- [Kutipan Bacaan]
Ratusan Anak Yatim Piatu dan Tentara di Korea Utara Jadi Pekerja Sukarela, Pemerintah Terindikasi Langgar HAM

- 30 Mei 2021, 08:22 WIB
Ilustrasi pekerja anak-anak
Ilustrasi pekerja anak-anak /Pixabay/freetousesounds

Ponorogo Terkini – Korea Utara kembali disorot setelah adanya dugaan keterlibatan ratusan anak yatim piatu, pelajar dan tentara wajib militer menjadi sukarelawan untuk pekerjaan kasar.

Mereka bekerja di bidang tambang batu bara, proyek konstruksi besar dan pertanian. Hal ini diungkap oleh KCNA, sebuah agensi berita di Korea Utara.

Menurut laporan kantor berita negara KCNA, ratusan lulusan sekolah yatim piatu secara sukarela bekerja di bidang yang sulit. Tetapi, KCNA tidak menyebutkan rentang usia anak yatim piatu yang bekerja sebagai pekerja kasar.

- [Data Hasil Ekstraksi]
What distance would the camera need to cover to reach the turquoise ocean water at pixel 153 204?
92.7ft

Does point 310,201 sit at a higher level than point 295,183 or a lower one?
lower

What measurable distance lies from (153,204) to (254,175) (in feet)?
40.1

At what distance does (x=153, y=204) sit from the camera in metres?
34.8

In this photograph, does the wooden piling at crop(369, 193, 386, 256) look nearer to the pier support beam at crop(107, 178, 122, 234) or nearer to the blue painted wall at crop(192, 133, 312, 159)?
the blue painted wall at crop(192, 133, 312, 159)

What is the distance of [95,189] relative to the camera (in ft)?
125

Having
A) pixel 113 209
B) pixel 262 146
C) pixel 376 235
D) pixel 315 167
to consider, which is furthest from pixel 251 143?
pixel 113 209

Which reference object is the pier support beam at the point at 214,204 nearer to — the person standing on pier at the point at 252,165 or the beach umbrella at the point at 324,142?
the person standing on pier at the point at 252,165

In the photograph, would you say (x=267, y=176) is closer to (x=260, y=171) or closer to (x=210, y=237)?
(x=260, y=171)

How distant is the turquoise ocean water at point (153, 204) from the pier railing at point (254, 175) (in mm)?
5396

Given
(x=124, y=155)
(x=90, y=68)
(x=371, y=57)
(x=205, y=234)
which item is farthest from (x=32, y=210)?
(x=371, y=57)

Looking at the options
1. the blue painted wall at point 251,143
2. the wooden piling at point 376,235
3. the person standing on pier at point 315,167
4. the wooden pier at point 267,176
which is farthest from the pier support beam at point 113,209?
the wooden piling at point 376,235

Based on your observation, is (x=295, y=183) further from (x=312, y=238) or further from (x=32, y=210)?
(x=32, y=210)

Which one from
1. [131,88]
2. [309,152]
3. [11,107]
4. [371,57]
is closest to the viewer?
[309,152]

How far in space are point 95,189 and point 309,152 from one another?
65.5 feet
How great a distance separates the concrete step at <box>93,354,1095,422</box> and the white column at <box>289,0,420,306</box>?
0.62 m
--
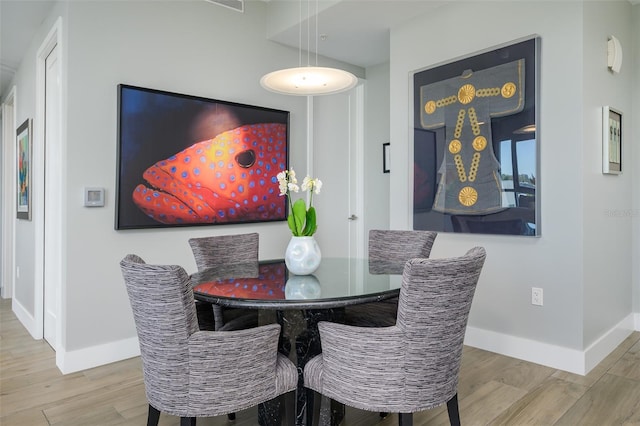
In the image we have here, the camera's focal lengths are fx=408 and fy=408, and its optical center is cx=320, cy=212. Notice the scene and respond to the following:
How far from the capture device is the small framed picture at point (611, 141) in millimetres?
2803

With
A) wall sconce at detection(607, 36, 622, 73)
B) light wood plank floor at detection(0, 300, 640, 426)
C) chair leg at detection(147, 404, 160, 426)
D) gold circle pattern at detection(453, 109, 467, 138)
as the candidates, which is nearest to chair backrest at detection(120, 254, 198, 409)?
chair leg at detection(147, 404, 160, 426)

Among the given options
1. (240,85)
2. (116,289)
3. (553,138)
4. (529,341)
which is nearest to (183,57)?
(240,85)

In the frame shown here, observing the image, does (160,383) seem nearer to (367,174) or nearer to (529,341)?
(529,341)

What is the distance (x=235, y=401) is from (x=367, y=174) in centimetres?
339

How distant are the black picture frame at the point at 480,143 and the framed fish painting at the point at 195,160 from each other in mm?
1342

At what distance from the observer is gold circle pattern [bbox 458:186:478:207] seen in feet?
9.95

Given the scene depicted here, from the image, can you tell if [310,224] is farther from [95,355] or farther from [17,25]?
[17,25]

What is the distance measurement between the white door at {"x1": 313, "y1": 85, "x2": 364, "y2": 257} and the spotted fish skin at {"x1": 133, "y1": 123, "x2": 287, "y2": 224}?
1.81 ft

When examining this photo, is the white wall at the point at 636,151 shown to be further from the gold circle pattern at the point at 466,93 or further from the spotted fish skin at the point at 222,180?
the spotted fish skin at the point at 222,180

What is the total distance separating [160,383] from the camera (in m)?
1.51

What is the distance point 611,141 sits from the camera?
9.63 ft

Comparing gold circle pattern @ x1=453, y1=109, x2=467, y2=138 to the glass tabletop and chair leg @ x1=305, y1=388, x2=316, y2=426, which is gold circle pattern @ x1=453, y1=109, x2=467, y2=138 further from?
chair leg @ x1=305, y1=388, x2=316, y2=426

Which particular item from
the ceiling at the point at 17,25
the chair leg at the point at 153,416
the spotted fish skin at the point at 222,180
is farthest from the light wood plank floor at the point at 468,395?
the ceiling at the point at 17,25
--
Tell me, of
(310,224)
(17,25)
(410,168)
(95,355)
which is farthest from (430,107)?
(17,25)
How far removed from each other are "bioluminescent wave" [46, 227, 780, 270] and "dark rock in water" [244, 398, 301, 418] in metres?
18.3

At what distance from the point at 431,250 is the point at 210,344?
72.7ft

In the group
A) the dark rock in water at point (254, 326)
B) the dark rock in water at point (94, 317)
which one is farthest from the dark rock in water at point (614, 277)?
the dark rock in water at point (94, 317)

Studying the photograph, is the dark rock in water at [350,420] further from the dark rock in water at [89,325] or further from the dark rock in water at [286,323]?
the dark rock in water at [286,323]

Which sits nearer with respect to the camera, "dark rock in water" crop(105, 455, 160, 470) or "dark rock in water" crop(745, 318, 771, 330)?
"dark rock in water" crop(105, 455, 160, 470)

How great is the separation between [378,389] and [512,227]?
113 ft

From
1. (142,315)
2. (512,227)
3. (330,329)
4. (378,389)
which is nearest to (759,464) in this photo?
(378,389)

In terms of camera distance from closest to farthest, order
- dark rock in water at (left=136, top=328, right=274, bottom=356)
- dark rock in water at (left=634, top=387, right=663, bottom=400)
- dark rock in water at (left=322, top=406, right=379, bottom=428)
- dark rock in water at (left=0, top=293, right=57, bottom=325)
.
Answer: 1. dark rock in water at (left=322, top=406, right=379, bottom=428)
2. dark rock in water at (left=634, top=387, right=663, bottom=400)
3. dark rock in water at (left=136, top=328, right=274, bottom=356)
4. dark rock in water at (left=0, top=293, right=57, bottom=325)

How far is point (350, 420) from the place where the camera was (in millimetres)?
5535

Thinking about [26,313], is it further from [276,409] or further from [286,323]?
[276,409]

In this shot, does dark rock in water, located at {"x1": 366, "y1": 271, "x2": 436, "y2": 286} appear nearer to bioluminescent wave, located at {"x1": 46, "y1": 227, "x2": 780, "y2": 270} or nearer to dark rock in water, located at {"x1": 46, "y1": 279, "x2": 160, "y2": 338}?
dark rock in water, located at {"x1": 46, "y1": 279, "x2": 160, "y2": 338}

- [Tugas Anda] Tuliskan kembali tanpa perubahan bagian berita tentang pekerja sukarela di Korea Utara, dari "Ponorogo Terkini –" sampai "sebagai pekerja kasar.".

- [Jawaban Latihan]
Ponorogo Terkini – Korea Utara kembali disorot setelah adanya dugaan keterlibatan ratusan anak yatim piatu, pelajar dan tentara wajib militer menjadi sukarelawan untuk pekerjaan kasar.

Mereka bekerja di bidang tambang batu bara, proyek konstruksi besar dan pertanian. Hal ini diungkap oleh KCNA, sebuah agensi berita di Korea Utara.

Menurut laporan kantor berita negara KCNA, ratusan lulusan sekolah yatim piatu secara sukarela bekerja di bidang yang sulit. Tetapi, KCNA tidak menyebutkan rentang usia anak yatim piatu yang bekerja sebagai pekerja kasar.